● TASK DESCRIPTION
Could you print the stretch of lines below from the one with "1 clasp - S" through the one with "Bottas eager to join rivals in title fight", exactly as they stand and without any pictures?

● DATA SHOWN
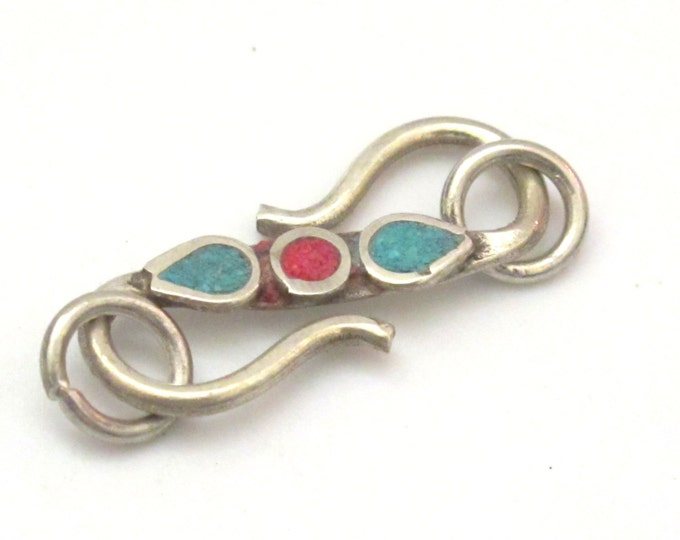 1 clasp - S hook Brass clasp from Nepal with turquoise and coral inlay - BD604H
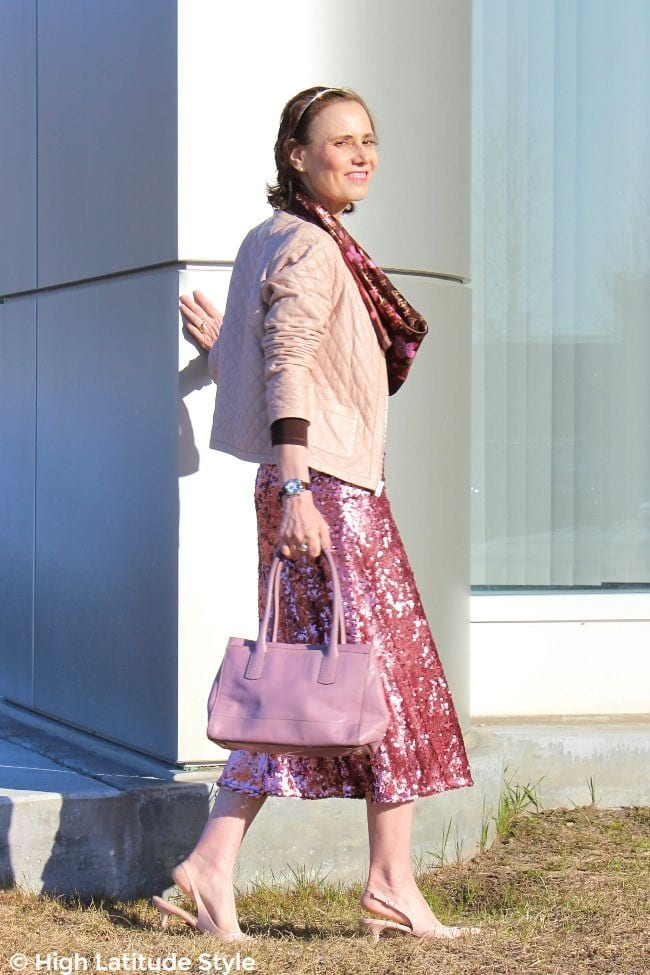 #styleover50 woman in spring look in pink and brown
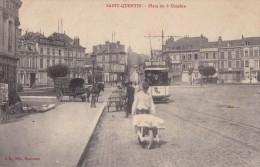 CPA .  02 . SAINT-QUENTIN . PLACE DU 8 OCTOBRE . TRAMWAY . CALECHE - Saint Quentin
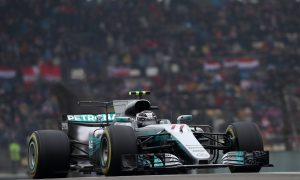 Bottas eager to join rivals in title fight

==

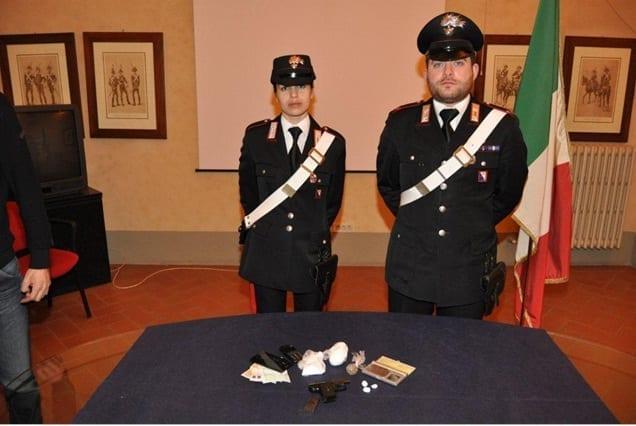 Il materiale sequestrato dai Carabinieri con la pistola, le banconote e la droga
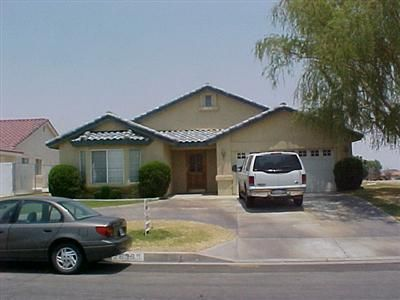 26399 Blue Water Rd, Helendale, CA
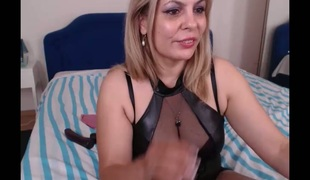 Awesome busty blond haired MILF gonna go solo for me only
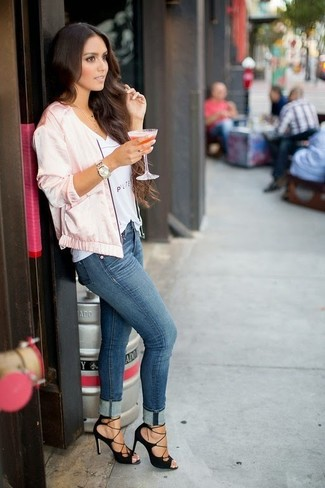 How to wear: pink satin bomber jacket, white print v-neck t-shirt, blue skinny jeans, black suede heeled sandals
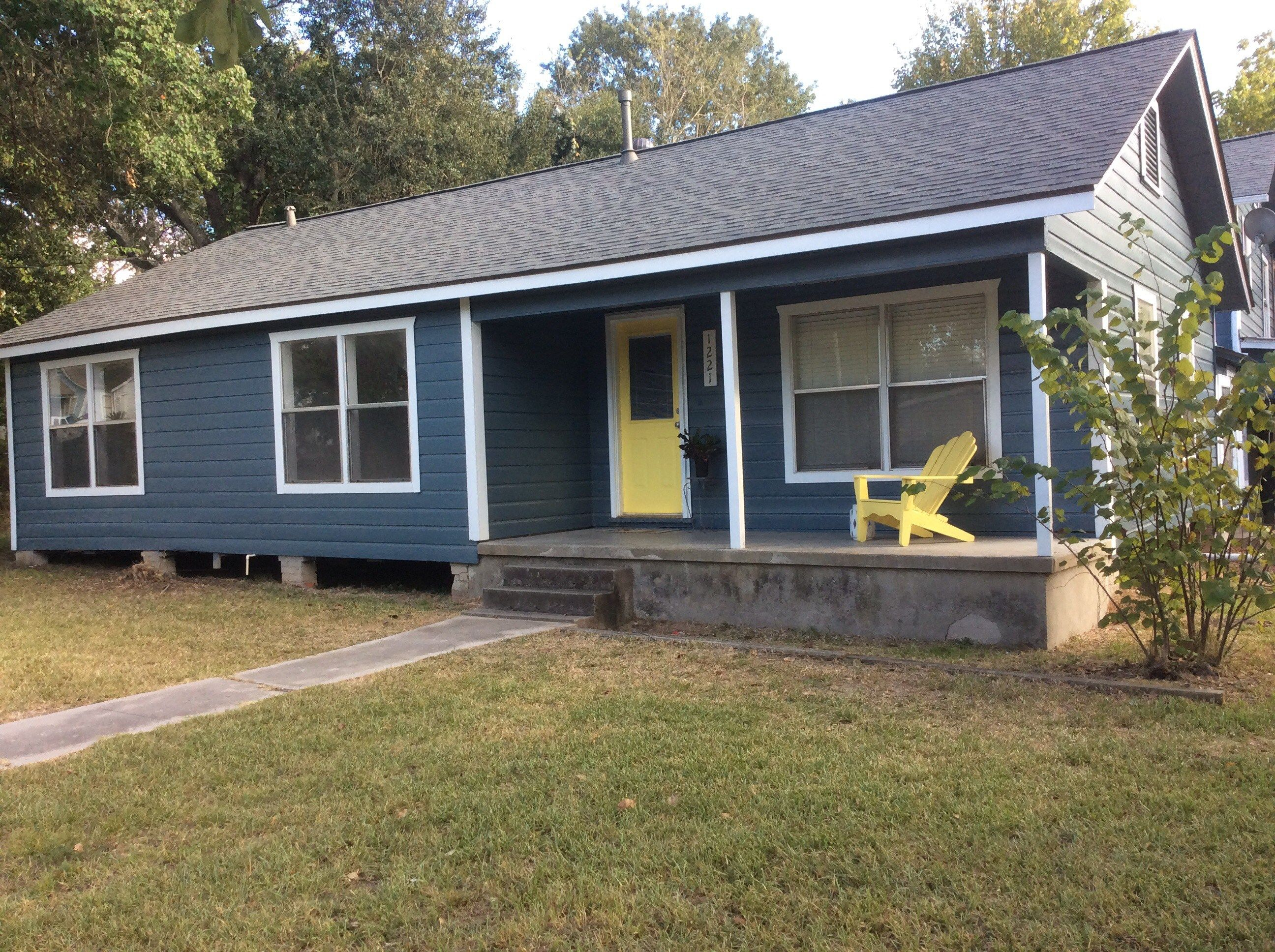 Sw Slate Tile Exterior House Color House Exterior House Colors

● ANSWER BOX
 1 clasp - S hook Brass clasp from Nepal with turquoise and coral inlay - BD604H
 #styleover50 woman in spring look in pink and brown
 CPA .  02 . SAINT-QUENTIN . PLACE DU 8 OCTOBRE . TRAMWAY . CALECHE - Saint Quentin
 Bottas eager to join rivals in title fight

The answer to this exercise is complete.